[begin Data supplied]

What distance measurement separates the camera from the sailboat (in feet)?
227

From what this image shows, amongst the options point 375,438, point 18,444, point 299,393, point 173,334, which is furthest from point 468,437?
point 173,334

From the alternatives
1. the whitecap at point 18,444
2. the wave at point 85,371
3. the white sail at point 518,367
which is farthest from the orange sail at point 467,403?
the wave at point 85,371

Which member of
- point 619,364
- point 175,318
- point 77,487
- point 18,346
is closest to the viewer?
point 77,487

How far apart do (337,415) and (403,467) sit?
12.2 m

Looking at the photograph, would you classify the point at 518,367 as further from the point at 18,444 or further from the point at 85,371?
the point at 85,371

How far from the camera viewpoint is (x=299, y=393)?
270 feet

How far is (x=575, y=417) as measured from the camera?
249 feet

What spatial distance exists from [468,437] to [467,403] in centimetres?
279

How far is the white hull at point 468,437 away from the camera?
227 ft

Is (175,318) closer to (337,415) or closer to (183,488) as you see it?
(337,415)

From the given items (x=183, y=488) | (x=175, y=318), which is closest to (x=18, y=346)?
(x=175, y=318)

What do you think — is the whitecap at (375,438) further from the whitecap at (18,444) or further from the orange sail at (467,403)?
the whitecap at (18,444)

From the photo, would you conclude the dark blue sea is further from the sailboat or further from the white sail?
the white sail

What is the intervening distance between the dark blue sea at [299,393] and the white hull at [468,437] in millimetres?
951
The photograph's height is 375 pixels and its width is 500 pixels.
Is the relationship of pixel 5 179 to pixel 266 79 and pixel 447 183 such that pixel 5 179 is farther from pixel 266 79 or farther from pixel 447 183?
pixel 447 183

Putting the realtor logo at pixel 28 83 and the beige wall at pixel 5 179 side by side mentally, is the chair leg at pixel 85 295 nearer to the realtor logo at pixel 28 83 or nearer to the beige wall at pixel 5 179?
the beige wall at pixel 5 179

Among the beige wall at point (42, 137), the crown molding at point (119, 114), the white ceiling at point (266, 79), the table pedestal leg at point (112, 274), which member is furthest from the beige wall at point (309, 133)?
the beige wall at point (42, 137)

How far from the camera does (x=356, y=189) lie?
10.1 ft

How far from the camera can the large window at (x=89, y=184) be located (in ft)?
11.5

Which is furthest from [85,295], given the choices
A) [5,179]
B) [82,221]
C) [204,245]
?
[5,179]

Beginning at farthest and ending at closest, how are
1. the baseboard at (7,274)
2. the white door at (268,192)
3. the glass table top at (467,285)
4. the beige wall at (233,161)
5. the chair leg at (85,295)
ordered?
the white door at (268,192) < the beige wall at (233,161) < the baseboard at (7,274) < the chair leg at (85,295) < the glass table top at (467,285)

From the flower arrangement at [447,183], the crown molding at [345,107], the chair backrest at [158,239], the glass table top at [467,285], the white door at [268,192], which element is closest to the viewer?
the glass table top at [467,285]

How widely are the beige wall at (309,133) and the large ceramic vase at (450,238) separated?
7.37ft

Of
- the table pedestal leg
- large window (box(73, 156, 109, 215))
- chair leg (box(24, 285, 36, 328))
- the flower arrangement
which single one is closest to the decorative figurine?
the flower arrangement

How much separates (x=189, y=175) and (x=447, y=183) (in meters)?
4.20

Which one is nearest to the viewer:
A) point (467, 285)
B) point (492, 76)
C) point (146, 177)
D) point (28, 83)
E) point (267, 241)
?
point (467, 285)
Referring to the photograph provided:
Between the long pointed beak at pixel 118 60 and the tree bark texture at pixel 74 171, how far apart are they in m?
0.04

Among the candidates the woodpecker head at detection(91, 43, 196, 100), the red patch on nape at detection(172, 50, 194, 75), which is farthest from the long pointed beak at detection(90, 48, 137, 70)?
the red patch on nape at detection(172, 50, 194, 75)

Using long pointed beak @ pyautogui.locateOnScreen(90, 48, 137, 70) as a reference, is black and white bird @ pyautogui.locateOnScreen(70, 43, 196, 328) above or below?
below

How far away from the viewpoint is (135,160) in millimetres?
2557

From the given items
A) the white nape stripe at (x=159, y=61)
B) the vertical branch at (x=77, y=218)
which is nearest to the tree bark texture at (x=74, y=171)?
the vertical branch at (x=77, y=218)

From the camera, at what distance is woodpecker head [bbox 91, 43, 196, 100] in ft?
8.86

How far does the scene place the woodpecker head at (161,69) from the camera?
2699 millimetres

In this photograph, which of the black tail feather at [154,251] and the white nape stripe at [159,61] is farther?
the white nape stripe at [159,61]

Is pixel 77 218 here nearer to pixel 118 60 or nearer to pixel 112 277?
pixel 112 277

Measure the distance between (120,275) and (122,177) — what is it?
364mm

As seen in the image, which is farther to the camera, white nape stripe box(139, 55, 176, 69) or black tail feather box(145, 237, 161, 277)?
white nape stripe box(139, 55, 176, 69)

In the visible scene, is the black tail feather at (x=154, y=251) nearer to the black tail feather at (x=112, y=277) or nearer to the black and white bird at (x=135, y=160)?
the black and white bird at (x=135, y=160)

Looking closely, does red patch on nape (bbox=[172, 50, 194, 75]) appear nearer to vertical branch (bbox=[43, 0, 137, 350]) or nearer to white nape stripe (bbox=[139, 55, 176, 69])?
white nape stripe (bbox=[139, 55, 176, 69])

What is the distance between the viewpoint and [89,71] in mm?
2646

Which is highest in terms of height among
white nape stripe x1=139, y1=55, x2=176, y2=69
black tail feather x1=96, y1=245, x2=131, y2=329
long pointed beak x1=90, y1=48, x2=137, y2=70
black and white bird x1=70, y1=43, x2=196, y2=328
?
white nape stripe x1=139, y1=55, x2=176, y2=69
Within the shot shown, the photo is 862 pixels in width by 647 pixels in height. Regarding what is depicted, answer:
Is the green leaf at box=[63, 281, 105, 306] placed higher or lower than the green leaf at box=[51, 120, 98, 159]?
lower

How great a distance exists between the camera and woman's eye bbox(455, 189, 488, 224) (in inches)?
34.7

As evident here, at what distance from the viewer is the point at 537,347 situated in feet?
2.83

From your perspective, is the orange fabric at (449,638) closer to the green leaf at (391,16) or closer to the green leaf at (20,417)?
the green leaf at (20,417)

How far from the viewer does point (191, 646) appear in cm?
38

[end Data supplied]

(Short task): Begin at the line that has "How far from the viewer" and continue through the end of the records. Rewrite those lines with "viewer" replaced by "camera" and everything else unchanged.

(Written solution):
How far from the camera does point (191, 646) appear in cm?
38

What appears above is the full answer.